Work task 1: In the text on WordNet, change "simple interface" to "basic interface" and write out everything from "Japanese: http://ja.wikipedia.org/wiki/WordNet" down to "has various meaing.".
Work task 2: Extend the text on WordNet and hypernyms, carrying on after its last sentence.

======== Selected passage

WordNet and Hypernyms
WordNet is a lexical database, a kind of dictionary.
Japanese: http://ja.wikipedia.org/wiki/WordNet
English: http://en.wikipedia.org/wiki/WordNet
NLTK has a simple interface to WordNet. Synset is groups of similar meaning words. A word belongs to one synset but sometime multiple synsets in case the word has various meaing.
How to import WordNet:
>>> from nltk.corpus import wordnet
As an example, use a synset "cookbook".
>>> syn = wordnet.synsets('cookbook')[0] >>> syn.name 'cookbook.n.01' >>> syn.definition 'a book of recipes and cooking directions'
It is a little bit unclear, especially meaning of "[0]". I tried some different words.
>>> wordnet.synsets('sugar') [Synset('sugar.n.01'), Synset('carbohydrate.n.01'), Synset('boodle.n.01'), Synse t('sugar.v.01')] >>> wordnet.synsets('salt') [Synset('salt.n.01'), Synset('salt.n.02'), Synset('strategic_arms_limitation_tal ks.n.01'), Synset('salt.n.04'), Synset('salt.v.01'), Synset('salt.v.02'), Synset ('salt.v.03'), Synset('salt.v.04'), Synset('salt.s.01')] >>>
A word "sugar" is included in 4 synsets, sugar.n.01, carbohydrate.n.01, boodle.n.01, sugar.v.01. For "salt", there are 9 synsests. [0] means the fisrt element of list in Python. Therefore wordnet.synsets('cookbook')[0] stands for the first element of synsets where 'cookbook' is assigned.
>>> wordnet.synsets('cookbook') [Synset('cookbook.n.01')]
Anyway, only one synset exists for this word. Let's move on. Synsets have some example sentences.
>>> wordnet.synsets('cooking')[0].examples ['cooking can be a great art', 'people are needed who have experience in cookery ', 'he left the preparation of meals to his wife']
This is the same as "sugar" and "salt" example.
>>> wordnet.synsets('cooking') [Synset('cooking.n.01'), Synset('cook.v.01'), Synset('cook.v.02'), Synset('cook. v.03'), Synset('fudge.v.01'), Synset('cook.v.05')] >>> wordnet.synsets('cooking')[0] Synset('cooking.n.01')

================
======== Data provided

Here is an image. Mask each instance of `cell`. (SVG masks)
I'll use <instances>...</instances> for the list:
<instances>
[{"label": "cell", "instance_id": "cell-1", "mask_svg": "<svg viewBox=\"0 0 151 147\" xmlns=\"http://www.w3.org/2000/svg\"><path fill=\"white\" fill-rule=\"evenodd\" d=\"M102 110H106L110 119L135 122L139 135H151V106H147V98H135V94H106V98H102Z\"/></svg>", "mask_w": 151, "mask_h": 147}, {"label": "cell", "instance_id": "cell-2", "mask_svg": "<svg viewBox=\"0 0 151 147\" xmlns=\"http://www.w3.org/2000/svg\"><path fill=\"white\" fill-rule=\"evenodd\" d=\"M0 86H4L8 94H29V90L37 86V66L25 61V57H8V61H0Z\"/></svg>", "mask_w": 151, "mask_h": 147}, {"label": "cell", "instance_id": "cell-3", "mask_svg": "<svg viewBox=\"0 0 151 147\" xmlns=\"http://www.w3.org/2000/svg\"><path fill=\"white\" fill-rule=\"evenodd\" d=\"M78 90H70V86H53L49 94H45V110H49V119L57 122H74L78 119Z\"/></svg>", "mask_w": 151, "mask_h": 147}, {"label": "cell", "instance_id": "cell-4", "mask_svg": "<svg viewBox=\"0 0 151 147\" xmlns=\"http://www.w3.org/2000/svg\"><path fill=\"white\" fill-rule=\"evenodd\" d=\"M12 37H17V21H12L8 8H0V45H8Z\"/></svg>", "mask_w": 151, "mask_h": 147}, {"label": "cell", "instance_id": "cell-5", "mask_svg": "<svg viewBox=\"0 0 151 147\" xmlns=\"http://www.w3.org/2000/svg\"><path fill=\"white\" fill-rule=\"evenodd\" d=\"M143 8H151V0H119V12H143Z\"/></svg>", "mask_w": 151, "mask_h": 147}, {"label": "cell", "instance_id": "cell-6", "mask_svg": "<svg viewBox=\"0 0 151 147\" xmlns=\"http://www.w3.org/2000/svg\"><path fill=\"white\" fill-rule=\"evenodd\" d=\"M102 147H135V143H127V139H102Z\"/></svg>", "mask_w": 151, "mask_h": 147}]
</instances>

================

Exercise output 1:
Japanese: http://ja.wikipedia.org/wiki/WordNet
English: http://en.wikipedia.org/wiki/WordNet
NLTK has a basic interface to WordNet. Synset is groups of similar meaning words. A word belongs to one synset but sometime multiple synsets in case the word has various meaing.

Exercise output 2:
Hypernym means a word that is more generic than a given word. This command to display hypernym(s) of a word "cookbook".
>>> syn.hypernyms()
[Synset('reference_book.n.01')]
This one to display hyperinym of hyponyms. Hyponyms is a word taht is more specific than a given word.
>>> syn.hypernyms()[0].hyponyms() [Synset('encyclopedia.n.01'), Synset('directory.n.01'), Synset('source_book.n.01 '), Synset('handbook.n.01'), Synset('instruction_book.n.01'), Synset('cookbook.n .01'), Synset('annual.n.02'), Synset('atlas.n.02'), Synset('wordbook.n.01')]
"cookbook" has "reference_book" as a hypernym then display hyponyms of "reference_book" in this example. Of course, "cookbook" is included as one of hyponyms. Others could be 'neibors' of "cookbook".
root_hypernyms() should be the highest level. In this case, "entity" is the one.
>>> syn.root_hypernyms()
[Synset('entity.n.01')]
This command is to show the path from the highest level to the bottom level("cookbook").
>>> syn.hypernym_paths() [[Synset('entity.n.01'), Synset('physical_entity.n.01'), Synset('object.n.01'), Synset('whole.n.02'), Synset('artifact.n.01'), Synset('creation.n.02'), Synset(' product.n.02'), Synset('work.n.02'), Synset('publication.n.01'), Synset('book.n. 01'), Synset('reference_book.n.01'), Synset('cookbook.n.01')]]
The next command answers a question what is the meaning of "n" after word and period(.).
>>> syn.pos
'n'
Now it is clear. That's part-of-speech (POS).
n: Noun
a: Adjective
r: Adverb
v: Verb
Using len, we can know how many elements are included.
>>> len(wordnet.synsets('great')) 7 >>> len(wordnet.synsets('great', pos='n')) 1 >>> len(wordnet.synsets('great', pos='a')) 6 >>> wordnet.synsets('great') [Synset('great.n.01'), Synset('great.s.01'), Synset('great.s.02'), Synset('great .s.03'), Synset('bang-up.s.01'), Synset('capital.s.03'), Synset('big.s.13')] >>>
In this example, there is only 1 Noun and 6 adjectives in the list. However, I got an interesting error when I tried as follows.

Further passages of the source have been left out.